## TASKS FOR THIS EXERCISE
1 > Translate this sentence from the project list below into Spanish: "Imread serves to read and save image files to and from numpy arrays."
2 > In the project list below, write out again the part that opens with the words containing "Imread serves to" and closes with "in the future.", swapping "Haskell" for "Scala".
3 > Say whether each statement agrees with the project list below. Answer yes or no, and quote the deciding words.
(a) mahotas is implemented in C++.
(b) NGLess has a focus on proteomics.
(c) Jug is for running parallel code in Haskell.

## TEXT EXCERPT
=== Section Start ===

I have written some open-source software, some to scratch an itch, and some as part of my research.
Currently Active Projects
NGLess is a domain specific language for Next-Generation Sequencing (NGS) processing, with a focus on metagenomics.
More information: http://ngless.embl.de
mahotas is a computer vision package for Python. It operates on numpy arrays. It is implemented in C++ as it has a strong efficiency focus.
Jug is a task based framework for running embarassingly parallel code in Python. You can also think of it as a light-weight python-based map-reduce environment.
Imread serves to read and save image files to and from numpy arrays.
A series of conduit based algorithms in Haskell.
Disk-based hashtable: https://github.com/luispedro/diskhash
Uses diskhash to index a FASTA file making it very fast to retrieve a sequence:
I have also made some code available for reproducible research of published papers.
These are projects that work but which I am not too interested in pursuing right now, but which I might revive in the future.

=== Section End ===

## COLLECTED DATA
=== Section Start ===

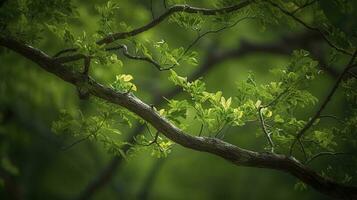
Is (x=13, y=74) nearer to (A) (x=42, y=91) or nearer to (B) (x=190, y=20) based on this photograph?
(A) (x=42, y=91)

=== Section End ===

## RESULTS FOR THE EXERCISE
1 > Imread sirve para leer y guardar archivos de imagen desde y hacia arreglos de numpy.

2 >
Imread serves to read and save image files to and from numpy arrays.
A series of conduit based algorithms in Scala.
Disk-based hashtable: https://github.com/luispedro/diskhash
Uses diskhash to index a FASTA file making it very fast to retrieve a sequence:
I have also made some code available for reproducible research of published papers.
These are projects that work but which I am not too interested in pursuing right now, but which I might revive in the future.

3 >
(a) Yes: "It is implemented in C++ as it has a strong efficiency focus."
(b) No: "with a focus on metagenomics."
(c) No: "for running embarassingly parallel code in Python."